Waist Targets And Risk Lines At 5’7″ (Second Check)

This table brings the two main waist cues together for 5’7″: the waist-to-height rule of thumb and the sex-specific risk lines used in clinical screening.

Measure Threshold At 5’7″ What It Means
Waist-To-Height Ratio < 0.5 → Waist < 33.5 in General aim used in UK guidance; pairs well with BMI.
Waist-To-Height Ratio 0.5–0.59 → 33.5–39.5 in Higher central fat; tighten habits and keep monitoring.
Waist-To-Height Ratio ≥ 0.6 → ≥ 40.2 in High central fat; seek a plan that lowers waist safely.
Waist (Women) > 35 in Raised cardiometabolic risk in clinical screening.
Waist (Men) > 40 in Raised cardiometabolic risk in clinical screening.

Putting It All Together For 5’7″

Here’s the clean answer: aim for 118–159 lb if you want the healthy BMI band for 5’7″, then keep waist under 33.5 in. If your waist sits over that, shift the target lower or raise activity. If you lift and carry good muscle with a lean waist, you may sit near or slightly above the top of that band and still feel great. If you carry belly fat and cross the sex-specific risk lines, treat that as a cue to tighten routine and check in with your doctor.

Sample 8-Week Tune-Up For 5’7″

Pick one strength plan and one steady cardio plan you can live with. Keep it simple and repeatable:

  • Strength (2–3×/week): squat or leg press, hinge, push, pull, loaded carry. Two hard sets each, 6–12 reps.
  • Cardio (3–4×/week): 20–40 minutes at a pace where you can talk in short sentences.
  • Steps: daily average +1–2k over your current baseline.
  • Food: protein at each meal, plenty of produce, water with meals, set treats rather than grazing.
  • Sleep: a regular window, dark room, same wake time all week.

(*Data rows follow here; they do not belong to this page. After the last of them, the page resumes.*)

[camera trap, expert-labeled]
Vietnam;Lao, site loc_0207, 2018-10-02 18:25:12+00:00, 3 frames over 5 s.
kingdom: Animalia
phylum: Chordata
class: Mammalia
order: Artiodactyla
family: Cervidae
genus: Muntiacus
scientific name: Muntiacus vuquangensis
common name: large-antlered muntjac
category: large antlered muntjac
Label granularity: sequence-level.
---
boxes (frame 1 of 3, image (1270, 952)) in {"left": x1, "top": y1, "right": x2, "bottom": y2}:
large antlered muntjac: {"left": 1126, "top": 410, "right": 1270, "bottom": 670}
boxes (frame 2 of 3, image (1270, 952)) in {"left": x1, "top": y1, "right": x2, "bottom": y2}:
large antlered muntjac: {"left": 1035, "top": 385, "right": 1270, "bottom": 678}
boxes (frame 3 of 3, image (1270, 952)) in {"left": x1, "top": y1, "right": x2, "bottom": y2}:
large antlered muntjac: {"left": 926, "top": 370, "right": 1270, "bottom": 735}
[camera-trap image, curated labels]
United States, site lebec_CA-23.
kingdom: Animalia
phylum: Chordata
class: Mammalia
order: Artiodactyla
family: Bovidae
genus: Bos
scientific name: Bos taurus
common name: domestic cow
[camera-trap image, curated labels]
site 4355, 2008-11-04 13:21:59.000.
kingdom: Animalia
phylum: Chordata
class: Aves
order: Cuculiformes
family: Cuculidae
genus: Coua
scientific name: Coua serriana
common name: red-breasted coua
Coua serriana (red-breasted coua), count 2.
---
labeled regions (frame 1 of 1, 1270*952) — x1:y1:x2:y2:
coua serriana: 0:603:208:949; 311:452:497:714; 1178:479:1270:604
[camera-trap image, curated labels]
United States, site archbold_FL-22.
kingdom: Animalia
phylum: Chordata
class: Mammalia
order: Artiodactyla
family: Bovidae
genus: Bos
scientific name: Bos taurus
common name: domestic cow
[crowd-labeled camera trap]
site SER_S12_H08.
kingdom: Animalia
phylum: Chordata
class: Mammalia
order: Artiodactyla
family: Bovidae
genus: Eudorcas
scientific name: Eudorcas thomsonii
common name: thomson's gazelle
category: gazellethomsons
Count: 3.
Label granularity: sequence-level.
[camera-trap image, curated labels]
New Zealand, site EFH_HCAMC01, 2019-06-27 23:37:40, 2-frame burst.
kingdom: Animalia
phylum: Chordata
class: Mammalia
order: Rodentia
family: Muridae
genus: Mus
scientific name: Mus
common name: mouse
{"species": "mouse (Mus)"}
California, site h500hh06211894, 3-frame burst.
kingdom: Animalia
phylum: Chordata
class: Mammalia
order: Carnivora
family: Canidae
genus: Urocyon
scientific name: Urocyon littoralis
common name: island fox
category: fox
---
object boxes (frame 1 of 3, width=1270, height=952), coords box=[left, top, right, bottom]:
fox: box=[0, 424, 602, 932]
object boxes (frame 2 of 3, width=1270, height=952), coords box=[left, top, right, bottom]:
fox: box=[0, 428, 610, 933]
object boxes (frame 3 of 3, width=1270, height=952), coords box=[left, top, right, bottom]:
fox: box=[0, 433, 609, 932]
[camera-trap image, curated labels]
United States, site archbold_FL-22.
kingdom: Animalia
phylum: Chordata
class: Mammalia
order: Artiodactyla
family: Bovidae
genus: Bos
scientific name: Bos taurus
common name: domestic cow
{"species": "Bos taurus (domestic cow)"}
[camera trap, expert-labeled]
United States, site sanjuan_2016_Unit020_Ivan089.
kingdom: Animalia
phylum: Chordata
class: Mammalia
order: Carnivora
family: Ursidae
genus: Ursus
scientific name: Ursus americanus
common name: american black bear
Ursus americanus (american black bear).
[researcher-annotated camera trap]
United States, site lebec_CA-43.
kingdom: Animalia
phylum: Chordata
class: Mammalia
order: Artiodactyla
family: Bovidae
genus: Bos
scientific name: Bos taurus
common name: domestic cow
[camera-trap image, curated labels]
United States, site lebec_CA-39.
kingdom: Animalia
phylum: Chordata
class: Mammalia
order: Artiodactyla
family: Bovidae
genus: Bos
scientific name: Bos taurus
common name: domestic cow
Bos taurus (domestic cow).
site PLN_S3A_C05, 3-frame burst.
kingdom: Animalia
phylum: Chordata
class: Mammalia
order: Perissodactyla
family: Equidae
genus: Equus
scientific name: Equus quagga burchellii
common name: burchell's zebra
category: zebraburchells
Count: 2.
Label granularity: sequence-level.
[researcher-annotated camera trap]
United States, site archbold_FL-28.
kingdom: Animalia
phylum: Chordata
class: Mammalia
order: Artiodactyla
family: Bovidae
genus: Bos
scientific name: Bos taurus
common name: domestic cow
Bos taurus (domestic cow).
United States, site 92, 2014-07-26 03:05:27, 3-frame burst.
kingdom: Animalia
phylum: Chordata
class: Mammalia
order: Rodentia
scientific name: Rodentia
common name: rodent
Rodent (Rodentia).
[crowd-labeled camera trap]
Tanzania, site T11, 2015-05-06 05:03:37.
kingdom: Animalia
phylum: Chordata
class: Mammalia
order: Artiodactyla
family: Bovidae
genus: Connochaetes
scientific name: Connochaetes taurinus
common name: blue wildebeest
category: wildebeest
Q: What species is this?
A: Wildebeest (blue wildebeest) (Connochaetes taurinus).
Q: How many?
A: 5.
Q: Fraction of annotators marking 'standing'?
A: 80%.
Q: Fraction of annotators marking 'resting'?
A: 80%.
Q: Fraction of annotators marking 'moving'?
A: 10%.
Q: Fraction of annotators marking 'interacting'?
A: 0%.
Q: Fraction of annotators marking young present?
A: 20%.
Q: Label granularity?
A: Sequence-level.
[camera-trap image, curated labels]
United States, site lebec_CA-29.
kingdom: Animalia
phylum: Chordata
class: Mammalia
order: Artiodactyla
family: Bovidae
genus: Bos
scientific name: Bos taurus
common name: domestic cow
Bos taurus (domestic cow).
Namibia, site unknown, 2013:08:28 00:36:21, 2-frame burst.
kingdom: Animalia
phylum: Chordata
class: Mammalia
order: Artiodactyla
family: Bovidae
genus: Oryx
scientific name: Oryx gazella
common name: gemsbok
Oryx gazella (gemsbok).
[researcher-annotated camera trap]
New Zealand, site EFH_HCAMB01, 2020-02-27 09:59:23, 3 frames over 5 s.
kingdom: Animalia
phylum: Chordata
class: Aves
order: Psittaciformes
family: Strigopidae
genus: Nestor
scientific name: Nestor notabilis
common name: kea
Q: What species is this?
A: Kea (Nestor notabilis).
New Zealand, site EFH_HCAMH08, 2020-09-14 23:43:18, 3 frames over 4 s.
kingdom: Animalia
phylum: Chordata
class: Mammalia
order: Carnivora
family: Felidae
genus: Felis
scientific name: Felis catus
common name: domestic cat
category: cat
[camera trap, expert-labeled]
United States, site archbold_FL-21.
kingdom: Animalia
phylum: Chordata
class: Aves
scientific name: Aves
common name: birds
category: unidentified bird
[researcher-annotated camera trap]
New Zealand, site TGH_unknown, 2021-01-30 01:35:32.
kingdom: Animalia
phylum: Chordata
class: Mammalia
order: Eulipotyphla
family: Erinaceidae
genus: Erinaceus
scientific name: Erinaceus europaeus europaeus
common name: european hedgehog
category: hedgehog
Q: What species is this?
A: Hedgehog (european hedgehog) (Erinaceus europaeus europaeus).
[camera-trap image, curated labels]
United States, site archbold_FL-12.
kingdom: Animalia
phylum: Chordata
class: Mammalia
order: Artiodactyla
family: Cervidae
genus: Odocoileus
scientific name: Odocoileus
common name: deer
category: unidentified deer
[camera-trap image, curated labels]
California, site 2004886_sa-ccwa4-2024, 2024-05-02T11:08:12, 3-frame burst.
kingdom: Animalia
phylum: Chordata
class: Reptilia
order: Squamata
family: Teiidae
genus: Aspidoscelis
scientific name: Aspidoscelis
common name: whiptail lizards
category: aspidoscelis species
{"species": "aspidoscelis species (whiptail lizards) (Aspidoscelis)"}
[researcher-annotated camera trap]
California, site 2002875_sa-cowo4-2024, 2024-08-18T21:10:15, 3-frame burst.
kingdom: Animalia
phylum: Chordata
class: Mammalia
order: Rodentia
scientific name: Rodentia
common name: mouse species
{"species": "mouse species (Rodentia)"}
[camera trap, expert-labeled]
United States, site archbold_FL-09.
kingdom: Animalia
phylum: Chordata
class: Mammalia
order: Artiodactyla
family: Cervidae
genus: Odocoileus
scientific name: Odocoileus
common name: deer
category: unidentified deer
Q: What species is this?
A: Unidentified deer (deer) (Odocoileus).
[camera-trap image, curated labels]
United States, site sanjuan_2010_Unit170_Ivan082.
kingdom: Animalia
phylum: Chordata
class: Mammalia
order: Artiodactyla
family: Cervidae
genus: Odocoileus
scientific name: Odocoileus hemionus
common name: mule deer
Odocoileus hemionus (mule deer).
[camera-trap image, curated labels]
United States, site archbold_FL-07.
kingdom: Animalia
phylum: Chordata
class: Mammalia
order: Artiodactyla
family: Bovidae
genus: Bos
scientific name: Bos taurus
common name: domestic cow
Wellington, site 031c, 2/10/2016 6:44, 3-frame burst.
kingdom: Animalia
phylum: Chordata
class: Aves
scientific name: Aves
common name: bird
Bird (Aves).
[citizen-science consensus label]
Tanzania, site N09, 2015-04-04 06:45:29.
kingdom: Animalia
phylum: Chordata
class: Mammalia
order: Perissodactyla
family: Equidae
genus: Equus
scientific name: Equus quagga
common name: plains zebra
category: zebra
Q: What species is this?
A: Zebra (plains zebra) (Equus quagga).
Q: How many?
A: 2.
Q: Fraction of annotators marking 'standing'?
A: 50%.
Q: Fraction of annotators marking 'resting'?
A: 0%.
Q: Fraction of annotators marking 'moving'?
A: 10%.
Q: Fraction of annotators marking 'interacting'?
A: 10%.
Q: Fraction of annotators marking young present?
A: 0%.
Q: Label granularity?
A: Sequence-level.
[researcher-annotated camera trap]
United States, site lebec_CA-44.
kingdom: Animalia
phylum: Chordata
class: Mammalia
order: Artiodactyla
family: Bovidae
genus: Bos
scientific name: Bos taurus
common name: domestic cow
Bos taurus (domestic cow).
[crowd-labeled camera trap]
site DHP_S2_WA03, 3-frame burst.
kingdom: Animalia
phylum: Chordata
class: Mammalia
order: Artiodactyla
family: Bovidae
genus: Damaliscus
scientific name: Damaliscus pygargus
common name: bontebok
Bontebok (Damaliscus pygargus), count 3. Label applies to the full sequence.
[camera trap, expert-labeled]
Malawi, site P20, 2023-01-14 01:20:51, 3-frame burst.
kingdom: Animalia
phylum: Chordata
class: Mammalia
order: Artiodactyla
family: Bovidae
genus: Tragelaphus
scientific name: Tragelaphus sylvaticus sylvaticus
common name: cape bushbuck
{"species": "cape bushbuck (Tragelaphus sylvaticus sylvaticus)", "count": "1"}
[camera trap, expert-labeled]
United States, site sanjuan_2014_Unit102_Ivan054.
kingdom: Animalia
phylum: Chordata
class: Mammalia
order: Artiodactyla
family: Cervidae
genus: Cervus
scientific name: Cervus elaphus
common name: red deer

Track weight, waist, and two fitness markers. If waist drops by about an inch across eight weeks and your tests improve, you’re trending the right way whether the scale shifts fast or not.

Common Questions Answered Fast

“Can I Be Healthy Over The Range If I’m 5’7″?”

Yes. A trained person with a small waist and strong labs can sit above 159 lb and do great. That said, keep eyes on the two checks: waist and performance. If both trend the wrong way, steer back toward the band or reset habits.

“What If I’m Under 118 lb At 5’7″?”

Underweight ranges can pair with low energy, poor sleep, or frequent illness in some people. Work with your clinician on a plan to bring weight and waist into a healthier zone while keeping strength work on the calendar.

“Do I Need A Fancy Scale?”

No. A regular scale, a soft tape, and repeatable tests will tell you more than enough. If you want a deeper read, DEXA is the gold standard for body fat, but most people don’t need it to set a sound target at 5’7″.

Bottom Line For 5’7″

How much should you weigh if you’re 5’7? Use 118–159 lb as your healthy span, keep waist under 33.5 in, and let strength and cardio guide the fine-tuning. That mix is simple, clear, and easy to track without special gear.